**Required work:** Carry on the archery forum thread below about odd things to shoot at, picking up right after its final sentence.

══ Source ══

# Different things to shoot



## Hoytkiller (Aug 18, 2009)

I have shot flying clays with flu flu arrows. I have also shot swing tennis balls. You can try rabbit hunting too. You get lots of hard, moving and sitting shots well rabbit hunting.


----------



## corpralbarn (Jan 21, 2009)

What about off the pole? lol a girl on my HS archery team hit a metal pole today. never seen an arrow bend like that! :mg:


----------



## Paul H (Apr 2, 2009)

My son likes to shoot a swinging apple or onion on a string


----------



## corpralbarn (Jan 21, 2009)

i like to shoot 30yds of my deck.


----------



## BowBoy78 (Aug 17, 2009)

shoot old apples with old arrows 
the arrows would get sticky


----------



## bdwhitetalhunt (Dec 14, 2009)

old blank cds

they EXPLODE on impact


----------



## habanero (Sep 16, 2009)

Old soda cans will rip off your fletchings almost every time but still a lot of fun. My son has several half pair of shoes thanks to my dog, I've been shooting the remaining shoes lately, easy to see from 40-50 yards and interesting to see the degree of penetration. I've found the crocs the best as they will heal themselves.


----------



## Ignition kid (Oct 7, 2008)

Not really, sometimes I will put a small game head on my arrow and look for something to shoot at, I want to shoot sporting clays with my bow like the rabbits and stuff like that.


----------



## BowBoy78 (Aug 17, 2009)

habanero said:


> Old soda cans will rip off your fletchings almost every time but still a lot of fun. My son has several half pair of shoes thanks to my dog, I've been shooting the remaining shoes lately, easy to see from 40-50 yards and interesting to see the degree of penetration. I've found the crocs the best as they will heal themselves.

═══
══ Collected data ══

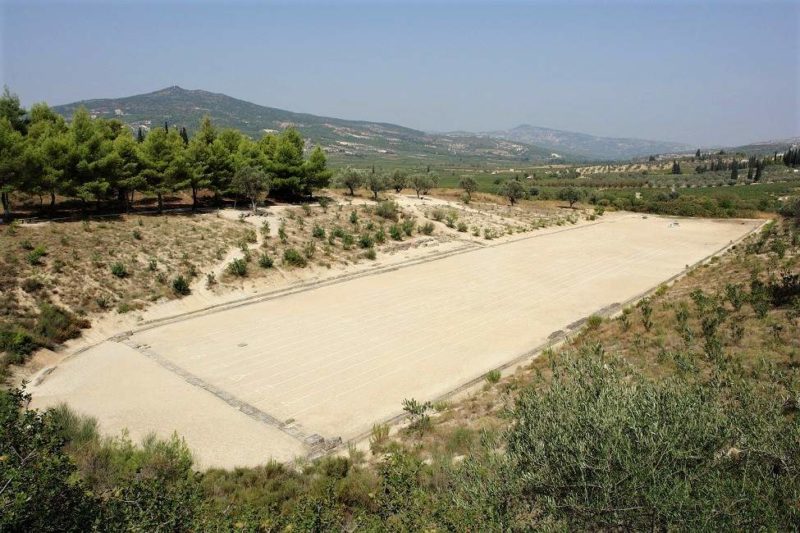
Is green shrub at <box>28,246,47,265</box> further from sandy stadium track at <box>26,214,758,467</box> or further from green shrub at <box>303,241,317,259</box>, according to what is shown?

═══

**Final result:**
not nessesarly i shoot the big blugdeon points and it just sends the can on a rocketship ride and i havent torn up any fletchings (knock on wood, yet)


----------



## kody10 (Apr 24, 2009)

i have shot clay pidgeons before rollin across the ground like rabbits.


----------



## lung beater (Jan 16, 2010)

same here.and i go to my local grocery shop and get the apples and oranges and stuff that did'nt make it on the racks and i get my freind to roll them across the yard


----------



## kegan (Aug 28, 2006)

Anything. My favorites are wing targets the size of a milk jug or smaller. Or out of position shots.


----------



## BowBoy78 (Aug 17, 2009)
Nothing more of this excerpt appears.